Il eut un sourire en coin devant son ironie.
– Laissez-moi deviner : ça vous passe au-dessus de la tête.
– Un peu, j'avoue. Je ne me suis jamais vraiment intéressée au travail de mon père. Je me vois très mal reprendre le flambeau, même s'il n'a jamais caché cette ambition. Mais ce n'est pas comme si j'avais grandi entre deux incubateurs, il m'a fallu du temps avant de comprendre en quoi consistait son activité. Partie comme je suis, je serai très certainement une riche femme au foyer qui s'ennuie entre son shopping et son institut de beauté.
Mr Smith fit la grimace.
– Riche... vous y allez fort. Je n'ai pas le même niveau de vie que vous, quand même.
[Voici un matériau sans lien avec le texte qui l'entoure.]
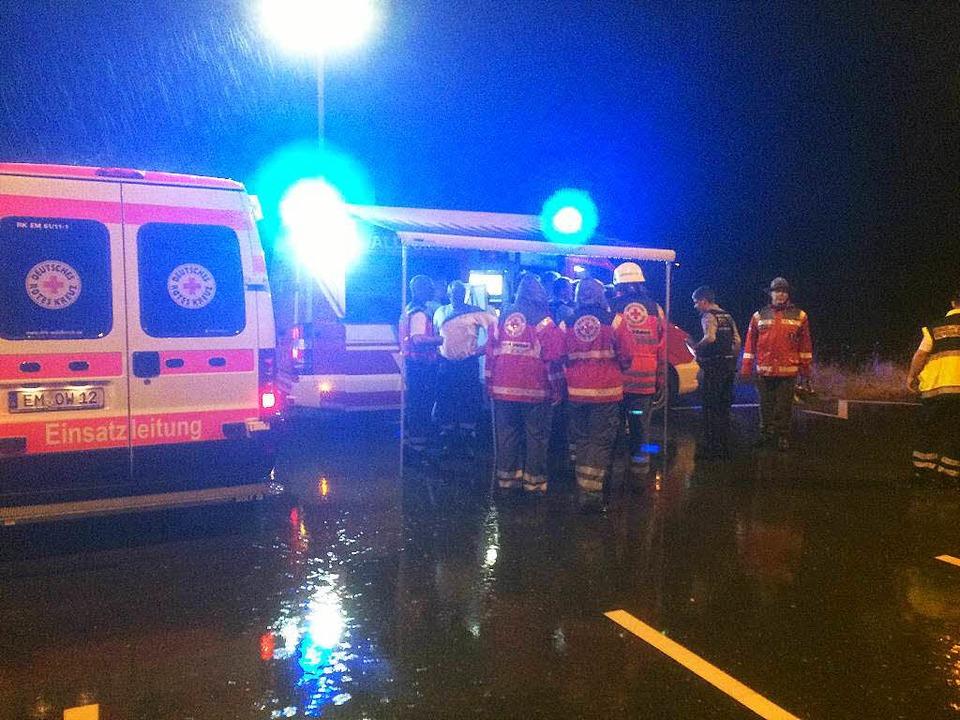 Suchaktion bei Nacht und strömendem Re...ar, dass niemand gerettet werden muss.  | Foto: Feuerwehr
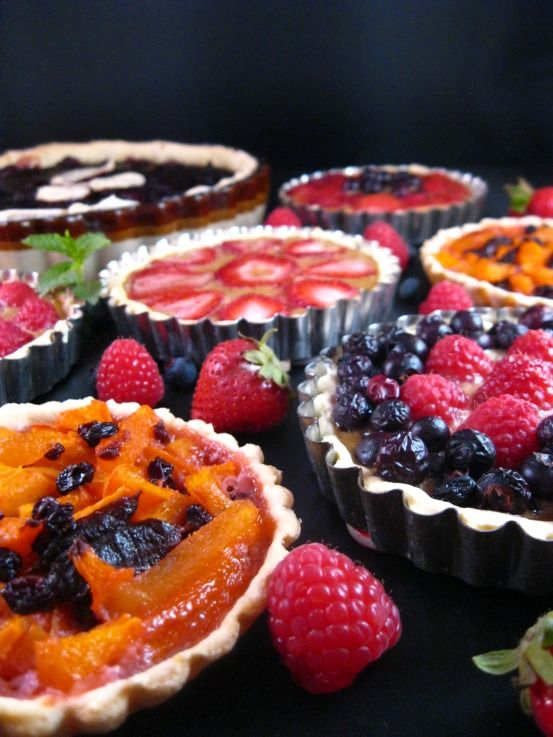 Medieval fruit tarts blueberry strawberry apricot cherry medieval fruit tarts blueberry strawberry apricot cherry forumfinder Image collections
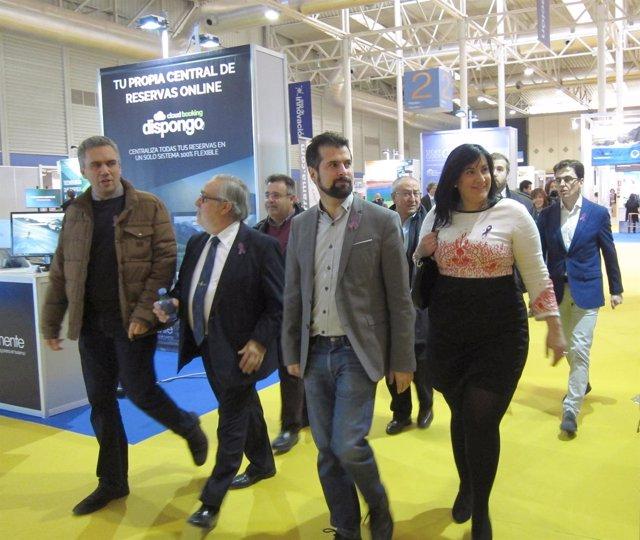 Luis Tudanca, miembros del PSOE y el director de la Feria visitan Intur
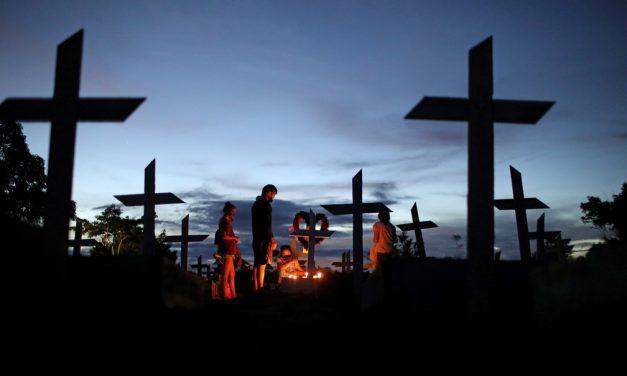 Mundo passa de 4 milhões de mortes por Covid, mas número 'subestima o total de vítimas', diz OMS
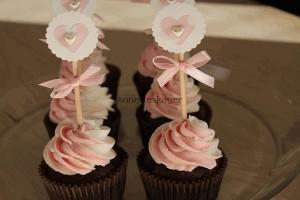 Chokolade cupcakes med jordbær/vanilje frosting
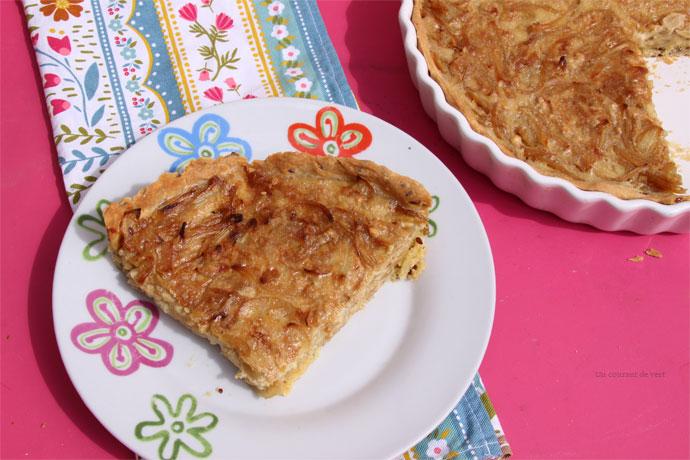 tarte à l'oignon végane avec de la crème de soja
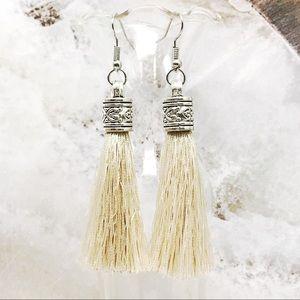 Jewelry - BOGO💫New!🌟Tibetan Silver Almond Silky Tassels
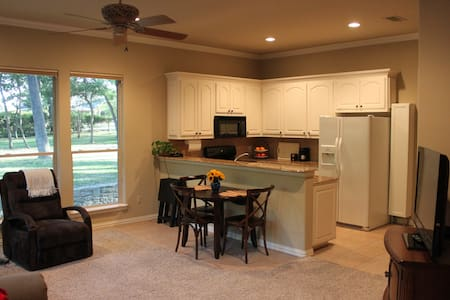 Entire Luxury Guest Quarters with Full Kitchen - Southlake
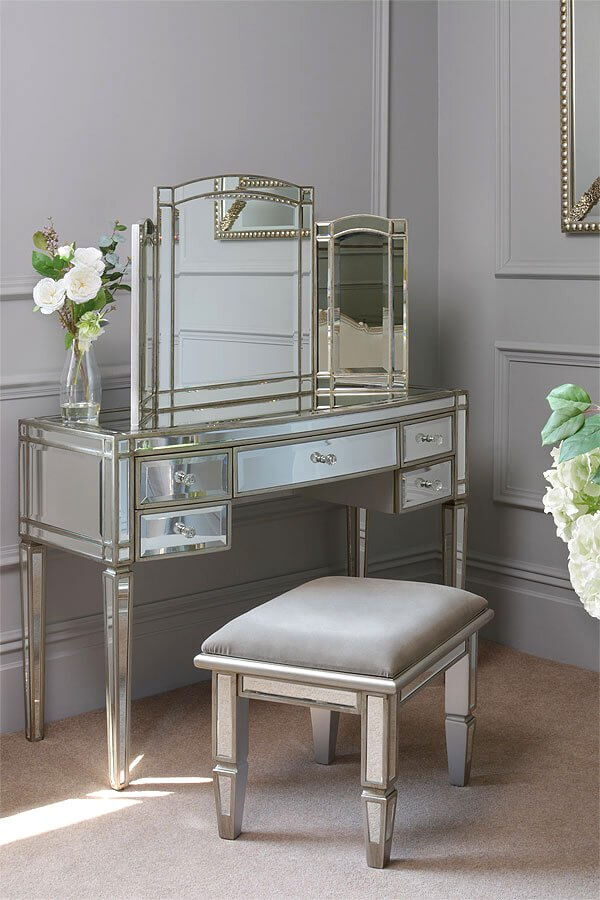 Mirrored Dressing Table for Better Command on Applying Make-up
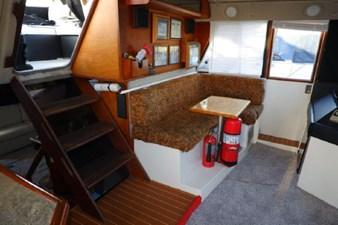 1990 Bayliner 4588 Motoryacht 17
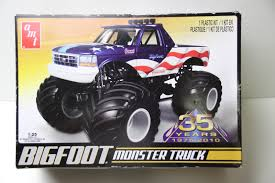 original bigfoot monster truck amt bigfoot ford monster truck 1 25 model kit 668 new what u0027s it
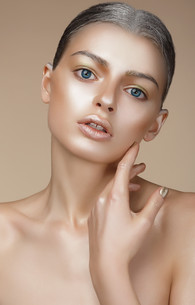 Portrait of Young Woman with Bronzed Skinの写真素材 [FYI00789848]
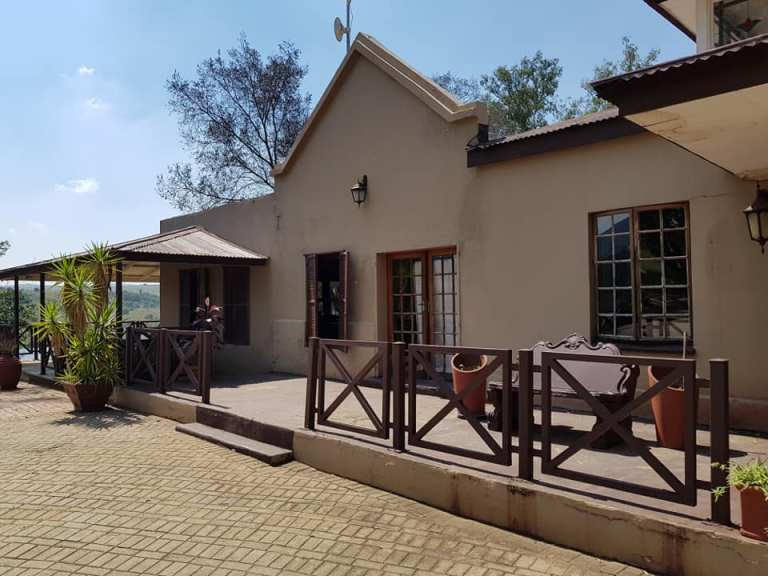 900 square meters property perfect for office use / training facility etc.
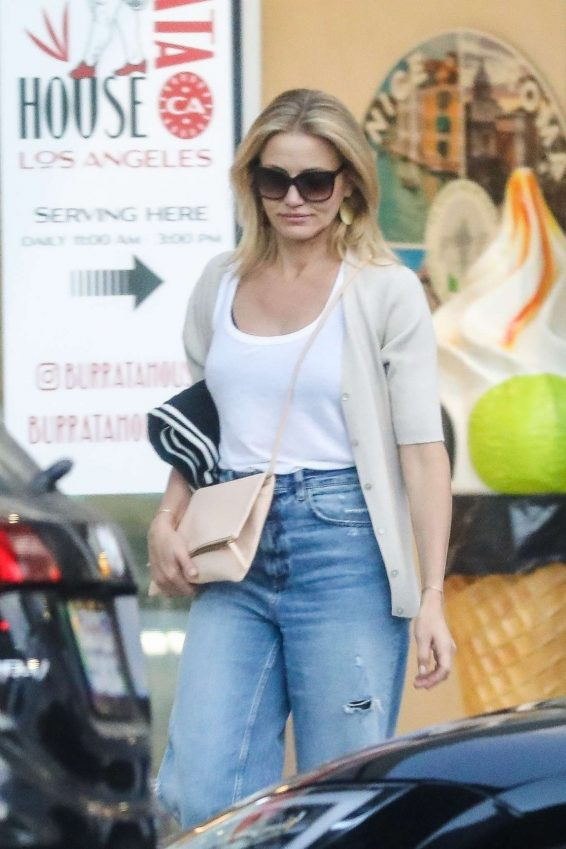 photos 2019 : Cameron Diaz – Leaves Urth Caffe in Beverly Hills-02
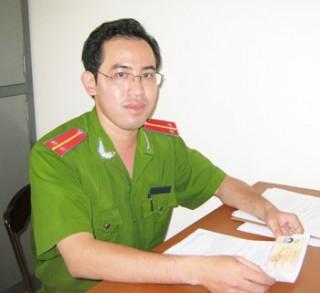 Một sĩ quan tận tụy với công việc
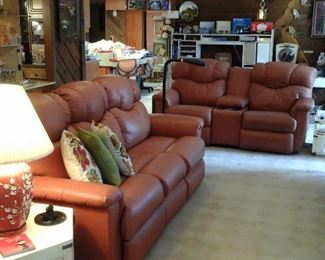 Leather Lazy Boy reclining sofa and love seat, Vintage end tables and Lamps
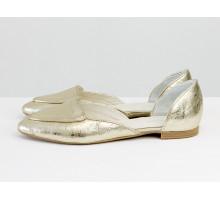 Облегченные кожаные туфли-лодочки золотого цвета, с удлиненным носиком на низком ходу,  Д-24-37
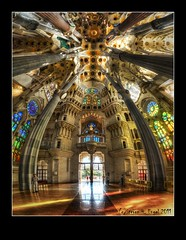 Sagrada Famlia Nr. 4 (fr Thomi) (LaTietze) Tags: church photoshop spain nikon kirche sigma 100v10f gaudi processing handheld catalunya sagradafamilia hdr spanien modernisme catalana topaz lightroom wwh damncool antonigaudi wow1 wow2 wow4 photomatix greatphotographers tonemapping wo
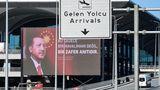 """Omnipräsent die Fotos des türkischen Präsidenten: """"Istanbul ist nicht nur unsere größte Stadt, sondern auch unsere wichtigste Marke"""", sagte Erdogan bei der Einweihung."""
– Ah ? C'est une proposition ?
Il leva un index sentencieux.
– N'allez pas trop vite en besogne, mademoiselle. N'oubliez pas que tout vient à point à qui sait attendre.
La jeune fille grogna.
– J'ai l'impression d'entendre Constantine, quand vous dites ça.
Il leva les mains en excuse.
– Au temps pour moi, ce n'était pas l'effet voulu.
Lilian se tut. Leur marche se poursuivit en silence pendant un moment, bercé par le brouhaha de la ville autour d'eux. Alors qu'ils atteignaient le centre-ville, Mr Smith sembla hésiter une minute, puis il reprit la parole :
– Lilian, j'y ai beaucoup réfléchi...
– Oui ?
– Je vais vous faire une confidence.
Interpellée par la prudence du ton de sa voix, elle releva la tête et lui jeta un regard surpris.
– Qu'est-ce qui se passe ?
– Oh, rien de grave. Enfin...
Elle fronça les sourcils, brusquement inquiète. Mr Smith semblait étrangement sur la réserve.
– Quelque chose vous tracasse, devina-t-elle.
– C'est exact.
Mr Smith hésita encore, puis finalement se lança :
– Je me fais du souci au sujet de Mr Constantine.